Farmers have urged caution over plans to end the badger cull in the UK and introduce a badger vaccination plan instead.
The National Farmers’ Union in the UK said vaccination may work in some areas but not in others.
It fears bovine tuberculosis (bTB), which has killed at least 100,000 badgers since 2013, can only be eradicated by culling in areas when it has taken hold.
National Farmers’ Union Deputy President Stuart Roberts said: “Bovine TB continues to devastate family farming businesses across large parts of the country.
“The NFU has always been absolutely clear that any move away from an intensive culling policy, whether that’s in 5 years, 10 years or longer-should not be rushed and sufficient science and evidence must support any such move.
“In areas where TB in badgers is endemic, we must retain culling as a vital tool enabling industry to get on top of the disease quickly and reduce further transmission.

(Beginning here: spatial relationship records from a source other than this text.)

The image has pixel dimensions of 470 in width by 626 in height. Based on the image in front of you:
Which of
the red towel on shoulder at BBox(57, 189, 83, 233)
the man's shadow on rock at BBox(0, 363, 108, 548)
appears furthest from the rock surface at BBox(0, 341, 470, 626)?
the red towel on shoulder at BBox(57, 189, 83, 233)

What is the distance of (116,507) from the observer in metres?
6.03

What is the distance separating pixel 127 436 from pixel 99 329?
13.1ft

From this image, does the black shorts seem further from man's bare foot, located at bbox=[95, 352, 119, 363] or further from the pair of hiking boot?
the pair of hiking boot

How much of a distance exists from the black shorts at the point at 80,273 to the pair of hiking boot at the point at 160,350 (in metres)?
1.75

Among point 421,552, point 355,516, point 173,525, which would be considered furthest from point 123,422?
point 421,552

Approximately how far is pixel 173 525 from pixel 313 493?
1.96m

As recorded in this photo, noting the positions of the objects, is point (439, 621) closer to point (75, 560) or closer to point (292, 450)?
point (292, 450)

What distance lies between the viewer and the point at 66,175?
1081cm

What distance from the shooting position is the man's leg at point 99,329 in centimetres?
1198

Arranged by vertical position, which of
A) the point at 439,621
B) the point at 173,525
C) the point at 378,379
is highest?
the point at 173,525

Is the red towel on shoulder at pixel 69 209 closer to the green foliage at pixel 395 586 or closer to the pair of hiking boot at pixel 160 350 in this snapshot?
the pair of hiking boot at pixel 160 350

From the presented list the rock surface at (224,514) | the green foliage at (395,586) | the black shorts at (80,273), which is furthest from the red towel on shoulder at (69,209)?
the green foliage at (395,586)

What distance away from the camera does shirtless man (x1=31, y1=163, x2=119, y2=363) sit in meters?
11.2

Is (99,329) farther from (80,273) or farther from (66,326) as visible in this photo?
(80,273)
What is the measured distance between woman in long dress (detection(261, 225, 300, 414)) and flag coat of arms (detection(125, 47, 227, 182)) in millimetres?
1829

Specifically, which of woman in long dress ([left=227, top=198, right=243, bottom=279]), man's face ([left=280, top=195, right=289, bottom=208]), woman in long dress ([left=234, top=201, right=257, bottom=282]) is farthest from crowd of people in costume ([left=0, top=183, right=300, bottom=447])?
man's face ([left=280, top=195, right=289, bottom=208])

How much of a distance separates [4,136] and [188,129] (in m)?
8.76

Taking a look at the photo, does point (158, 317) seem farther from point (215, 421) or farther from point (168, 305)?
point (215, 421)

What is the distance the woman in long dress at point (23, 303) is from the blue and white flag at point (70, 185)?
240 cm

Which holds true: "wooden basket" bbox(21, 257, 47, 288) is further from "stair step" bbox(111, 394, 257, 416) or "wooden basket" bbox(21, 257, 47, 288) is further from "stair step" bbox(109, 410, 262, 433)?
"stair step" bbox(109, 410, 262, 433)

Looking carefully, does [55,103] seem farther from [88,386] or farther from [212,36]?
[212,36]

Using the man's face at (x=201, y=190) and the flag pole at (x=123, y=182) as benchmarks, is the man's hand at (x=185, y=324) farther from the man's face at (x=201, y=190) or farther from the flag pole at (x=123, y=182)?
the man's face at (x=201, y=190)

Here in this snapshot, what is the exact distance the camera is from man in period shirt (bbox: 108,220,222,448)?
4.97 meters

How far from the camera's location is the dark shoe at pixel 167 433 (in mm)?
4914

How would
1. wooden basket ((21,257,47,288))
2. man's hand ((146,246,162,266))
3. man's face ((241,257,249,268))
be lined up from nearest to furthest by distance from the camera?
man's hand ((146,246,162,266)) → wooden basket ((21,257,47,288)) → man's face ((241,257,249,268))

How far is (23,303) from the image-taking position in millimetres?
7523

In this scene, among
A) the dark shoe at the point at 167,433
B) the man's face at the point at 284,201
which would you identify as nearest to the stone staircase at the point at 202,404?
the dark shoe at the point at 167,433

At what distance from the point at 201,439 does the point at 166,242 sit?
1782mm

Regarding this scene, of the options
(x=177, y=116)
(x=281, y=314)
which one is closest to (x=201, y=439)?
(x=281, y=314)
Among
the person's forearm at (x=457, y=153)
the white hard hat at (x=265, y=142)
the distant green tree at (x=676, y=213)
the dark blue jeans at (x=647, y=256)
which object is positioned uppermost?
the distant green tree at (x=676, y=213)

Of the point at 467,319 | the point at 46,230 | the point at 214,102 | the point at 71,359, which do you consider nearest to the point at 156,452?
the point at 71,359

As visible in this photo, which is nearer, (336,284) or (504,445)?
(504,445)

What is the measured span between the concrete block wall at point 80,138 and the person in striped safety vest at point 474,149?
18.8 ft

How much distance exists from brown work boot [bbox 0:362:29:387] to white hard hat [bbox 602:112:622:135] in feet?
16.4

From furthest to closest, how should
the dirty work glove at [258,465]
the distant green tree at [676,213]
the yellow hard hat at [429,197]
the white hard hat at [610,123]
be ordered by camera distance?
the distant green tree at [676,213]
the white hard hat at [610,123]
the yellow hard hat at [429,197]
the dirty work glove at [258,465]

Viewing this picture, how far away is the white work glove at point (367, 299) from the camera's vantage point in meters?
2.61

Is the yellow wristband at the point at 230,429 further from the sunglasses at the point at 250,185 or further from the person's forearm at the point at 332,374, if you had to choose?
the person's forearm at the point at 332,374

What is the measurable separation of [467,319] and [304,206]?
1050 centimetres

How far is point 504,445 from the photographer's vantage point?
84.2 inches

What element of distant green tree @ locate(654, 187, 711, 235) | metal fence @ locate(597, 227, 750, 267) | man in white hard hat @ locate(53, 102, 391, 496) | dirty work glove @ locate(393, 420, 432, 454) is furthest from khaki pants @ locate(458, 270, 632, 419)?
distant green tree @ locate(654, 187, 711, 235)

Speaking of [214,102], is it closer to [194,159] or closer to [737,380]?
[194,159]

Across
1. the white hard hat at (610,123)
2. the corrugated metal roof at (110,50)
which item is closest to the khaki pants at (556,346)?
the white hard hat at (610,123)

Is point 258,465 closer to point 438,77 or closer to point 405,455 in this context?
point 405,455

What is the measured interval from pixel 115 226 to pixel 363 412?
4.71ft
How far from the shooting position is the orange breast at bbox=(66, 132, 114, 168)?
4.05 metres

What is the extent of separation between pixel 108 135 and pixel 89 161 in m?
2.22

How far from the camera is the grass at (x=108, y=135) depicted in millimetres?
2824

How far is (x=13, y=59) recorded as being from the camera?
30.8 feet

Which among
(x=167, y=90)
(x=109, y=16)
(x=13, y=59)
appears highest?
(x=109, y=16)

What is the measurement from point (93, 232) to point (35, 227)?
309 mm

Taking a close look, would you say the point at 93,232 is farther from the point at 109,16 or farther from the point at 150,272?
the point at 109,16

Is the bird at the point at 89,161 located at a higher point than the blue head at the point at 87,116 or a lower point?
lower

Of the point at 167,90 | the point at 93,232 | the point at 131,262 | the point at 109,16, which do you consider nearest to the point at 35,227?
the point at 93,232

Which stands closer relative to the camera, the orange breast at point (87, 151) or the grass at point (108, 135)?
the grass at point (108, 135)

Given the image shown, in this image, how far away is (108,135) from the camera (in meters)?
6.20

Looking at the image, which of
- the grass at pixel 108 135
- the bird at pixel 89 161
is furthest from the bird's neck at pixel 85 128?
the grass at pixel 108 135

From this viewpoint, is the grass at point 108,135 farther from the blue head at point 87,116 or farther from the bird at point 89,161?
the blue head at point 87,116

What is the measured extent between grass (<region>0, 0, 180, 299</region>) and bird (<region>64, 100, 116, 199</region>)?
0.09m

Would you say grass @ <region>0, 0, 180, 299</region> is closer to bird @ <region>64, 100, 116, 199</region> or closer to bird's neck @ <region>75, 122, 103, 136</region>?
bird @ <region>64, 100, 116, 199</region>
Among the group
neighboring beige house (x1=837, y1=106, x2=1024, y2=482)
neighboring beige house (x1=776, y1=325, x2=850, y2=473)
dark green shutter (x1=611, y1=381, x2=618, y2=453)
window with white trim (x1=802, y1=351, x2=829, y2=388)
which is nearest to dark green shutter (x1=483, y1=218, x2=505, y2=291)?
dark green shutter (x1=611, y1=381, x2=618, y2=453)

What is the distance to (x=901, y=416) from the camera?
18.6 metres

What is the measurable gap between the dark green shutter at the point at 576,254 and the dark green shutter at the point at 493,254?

“The NFU supports tackling the disease in every possible way but it is frustrating that too often culling and badger vaccination are given a false equivalence. “Vaccination may have a role to play in areas where TB hasn’t taken hold, but it is important to note vaccination has never been demonstrated to reduce the disease with the same efficacy as culling, nor has it ever cured an infected badger.”
George Eustice, the environment secretary, has announced that the government would be phasing out intensive culling in favour of vaccinating badgers and cattle.
It is one of the most pressing issues facing the industry, as more than 30,000 cattle are slaughtered each year due to infection from bTB.